Bewegungssehen: Zeichentrick im Gehirn
Schnelle Bewegungen durch Striche anzudeuten, ist ein Trick, den nicht nur Comiczeichner kennen. Auch das menschliche Gehirn geht offenbar ähnlich vor, um die Richtung von schnellen Bewegungen abzubilden. Wie Forscher um Deborah Apthorp von der University of Wollongong in Australien berichten, findet dies bereits auf frühen Stufen der visuellen Reizverarbeitung in der Großhirnrinde statt.
Die Forscher zeigten acht Probanden auf einem Bildschirm aufwärts driftende Punktwolken. In Abständen von etwa einer Minute verschwanden die bewegten Punkte. Auf einer Seite des ansonsten leeren Bildschirms erschien stattdessen ein schwer auszumachendes, unbewegtes Liniengitter. Die Versuchspersonen sollten nun angeben, ob die Linien links oder rechts lagen.
Bewegte sich die Wolke mit gemächlichen 1,6 Metern pro Sekunde, bemerkten die Probanden horizontale Streifen, die senkrecht zur Driftrichtung lagen, deutlich besser. Anders bei Punkten, die mit 13 Metern pro Sekunde vorbeiflogen. Hier war die Sensibilität für vertikale Gittermuster – parallel zur Bewegungsrichtung – größer. Die unterschiedlichen Geschwindigkeiten verarbeitet das Gehirn also nicht nach dem gleichen Schema.

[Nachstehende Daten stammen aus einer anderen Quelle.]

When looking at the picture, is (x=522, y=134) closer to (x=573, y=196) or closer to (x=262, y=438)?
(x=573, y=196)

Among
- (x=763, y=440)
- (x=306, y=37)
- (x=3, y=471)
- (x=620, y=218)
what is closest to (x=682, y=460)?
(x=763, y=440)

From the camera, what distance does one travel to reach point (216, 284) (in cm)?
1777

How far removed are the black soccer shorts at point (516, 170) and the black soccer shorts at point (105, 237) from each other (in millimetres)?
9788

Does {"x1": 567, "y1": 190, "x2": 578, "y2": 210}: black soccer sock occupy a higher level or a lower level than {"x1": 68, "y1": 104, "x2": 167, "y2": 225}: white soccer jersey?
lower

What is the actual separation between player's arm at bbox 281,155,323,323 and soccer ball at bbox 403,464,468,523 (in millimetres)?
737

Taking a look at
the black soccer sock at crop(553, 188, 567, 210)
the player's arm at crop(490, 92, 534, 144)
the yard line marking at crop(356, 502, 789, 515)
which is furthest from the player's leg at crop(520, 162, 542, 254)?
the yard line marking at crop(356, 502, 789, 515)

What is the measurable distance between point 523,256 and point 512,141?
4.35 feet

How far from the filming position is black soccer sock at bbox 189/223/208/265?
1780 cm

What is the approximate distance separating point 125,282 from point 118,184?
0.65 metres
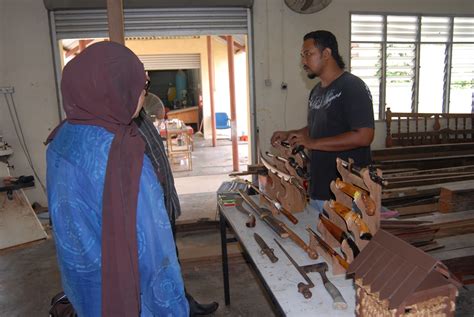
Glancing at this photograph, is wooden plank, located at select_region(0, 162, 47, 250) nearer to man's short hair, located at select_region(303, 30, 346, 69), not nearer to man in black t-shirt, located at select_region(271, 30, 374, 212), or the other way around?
man in black t-shirt, located at select_region(271, 30, 374, 212)

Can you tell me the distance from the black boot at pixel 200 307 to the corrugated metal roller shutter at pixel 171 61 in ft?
28.2

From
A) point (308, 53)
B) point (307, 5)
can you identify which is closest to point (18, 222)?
point (308, 53)

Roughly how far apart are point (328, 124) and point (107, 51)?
1.33 metres

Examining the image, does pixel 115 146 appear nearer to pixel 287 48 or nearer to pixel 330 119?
pixel 330 119

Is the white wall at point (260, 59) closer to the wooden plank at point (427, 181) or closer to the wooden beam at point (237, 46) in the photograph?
the wooden plank at point (427, 181)

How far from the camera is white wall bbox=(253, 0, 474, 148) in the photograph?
4.45 metres

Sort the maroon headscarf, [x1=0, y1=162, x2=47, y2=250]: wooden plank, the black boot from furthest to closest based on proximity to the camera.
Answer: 1. [x1=0, y1=162, x2=47, y2=250]: wooden plank
2. the black boot
3. the maroon headscarf

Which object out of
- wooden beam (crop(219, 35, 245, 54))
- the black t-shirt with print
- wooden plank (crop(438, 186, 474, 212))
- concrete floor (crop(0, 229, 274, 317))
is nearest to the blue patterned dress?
the black t-shirt with print

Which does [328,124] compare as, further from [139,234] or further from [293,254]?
[139,234]

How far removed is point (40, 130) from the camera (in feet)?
14.2

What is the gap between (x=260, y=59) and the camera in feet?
14.7

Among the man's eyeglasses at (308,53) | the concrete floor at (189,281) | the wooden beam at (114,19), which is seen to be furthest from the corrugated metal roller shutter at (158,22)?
the man's eyeglasses at (308,53)

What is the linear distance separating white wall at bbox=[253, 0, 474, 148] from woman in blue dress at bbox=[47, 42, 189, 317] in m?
3.62

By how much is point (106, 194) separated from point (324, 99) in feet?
4.65
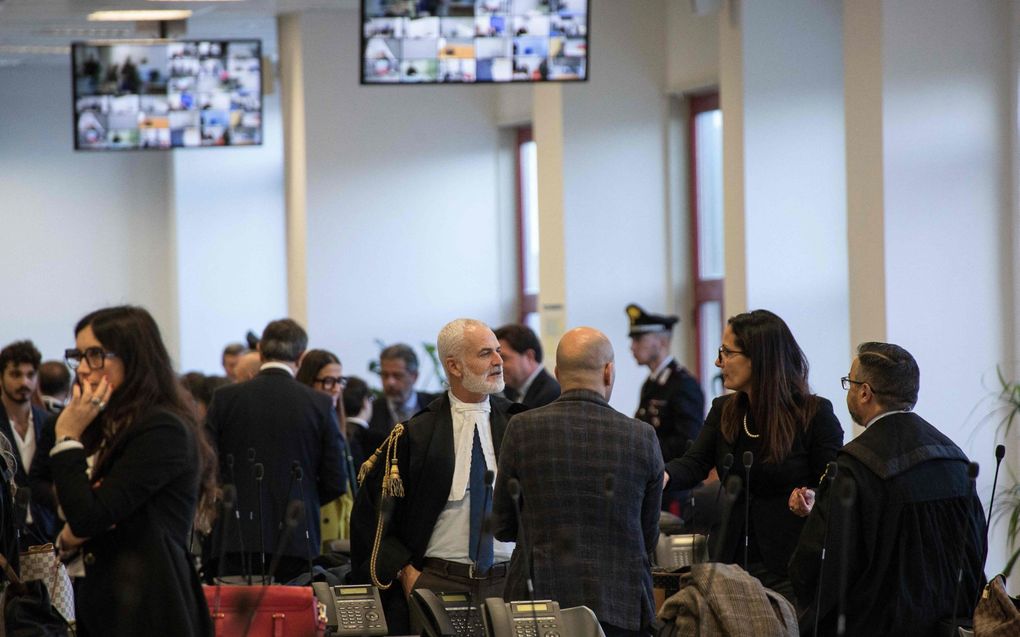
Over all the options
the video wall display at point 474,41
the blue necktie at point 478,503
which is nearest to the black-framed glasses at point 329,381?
the video wall display at point 474,41

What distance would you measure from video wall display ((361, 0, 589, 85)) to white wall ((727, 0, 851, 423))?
→ 1172 millimetres

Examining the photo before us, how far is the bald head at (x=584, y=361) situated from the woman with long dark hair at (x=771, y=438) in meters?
0.65

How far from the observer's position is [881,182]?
22.3 ft

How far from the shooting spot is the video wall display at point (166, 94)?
9750 mm

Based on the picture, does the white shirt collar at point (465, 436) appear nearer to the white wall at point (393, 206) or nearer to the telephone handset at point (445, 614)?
the telephone handset at point (445, 614)

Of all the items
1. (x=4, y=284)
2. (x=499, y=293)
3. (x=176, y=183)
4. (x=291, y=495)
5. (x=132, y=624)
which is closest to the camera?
(x=132, y=624)

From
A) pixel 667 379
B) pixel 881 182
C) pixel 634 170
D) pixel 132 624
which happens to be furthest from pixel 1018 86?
pixel 132 624

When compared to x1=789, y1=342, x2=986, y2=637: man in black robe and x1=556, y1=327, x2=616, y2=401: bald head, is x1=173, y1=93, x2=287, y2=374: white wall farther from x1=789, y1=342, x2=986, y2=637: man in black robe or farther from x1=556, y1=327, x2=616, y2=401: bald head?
x1=789, y1=342, x2=986, y2=637: man in black robe

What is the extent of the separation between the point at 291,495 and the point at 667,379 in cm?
225

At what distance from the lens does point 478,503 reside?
444cm

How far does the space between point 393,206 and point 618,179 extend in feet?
7.90

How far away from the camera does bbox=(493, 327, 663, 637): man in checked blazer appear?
394 cm

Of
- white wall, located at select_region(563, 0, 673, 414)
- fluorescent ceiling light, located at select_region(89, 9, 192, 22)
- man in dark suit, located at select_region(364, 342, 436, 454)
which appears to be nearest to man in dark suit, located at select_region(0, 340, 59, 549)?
man in dark suit, located at select_region(364, 342, 436, 454)

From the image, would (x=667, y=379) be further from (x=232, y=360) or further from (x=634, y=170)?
(x=232, y=360)
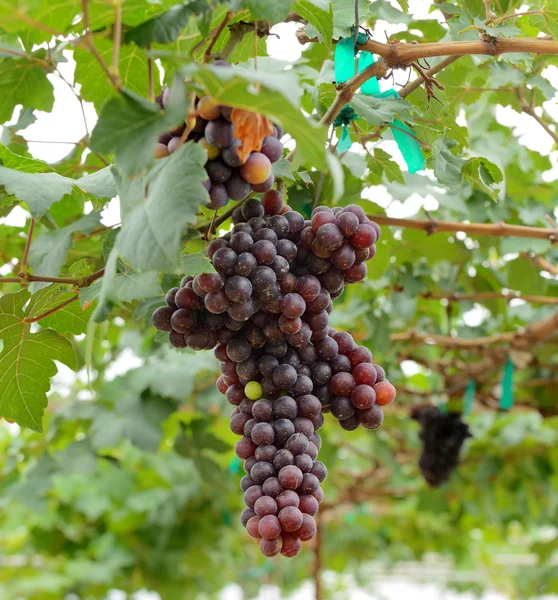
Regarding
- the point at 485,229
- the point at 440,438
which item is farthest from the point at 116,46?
the point at 440,438

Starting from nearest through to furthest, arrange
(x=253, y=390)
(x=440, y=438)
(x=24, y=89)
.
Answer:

Wie Messungen per funktioneller Magnetresonanztomografie ergaben, regten sich die frühen Sehareale V1, V2 und V3 bei schnellen Bewegungen stärker als bei der Wahrnehmung des langsamen Driftens oder von unbewegten Streifen. Dabei sind gerade diese Hirnbereiche darauf spezialisiert, die Orientierung unbewegter Stimuli zu verarbeiten. Wieso werden sie auch von fliegenden Punkten aktiviert?
Wenn etwas rasch an uns vorbeizieht, "verschwimmt" das Bewegungssignal im Gehirn, glauben die Wissenschaftler. Ein bewegter Punkt gleiche dadurch eher einer unbewegten Linie, die dann von den frühen Seharealen verarbeitet werden kann. Dieser Mechanismus helfe vermutlich, die Richtung einer Bewegung zu erkennen.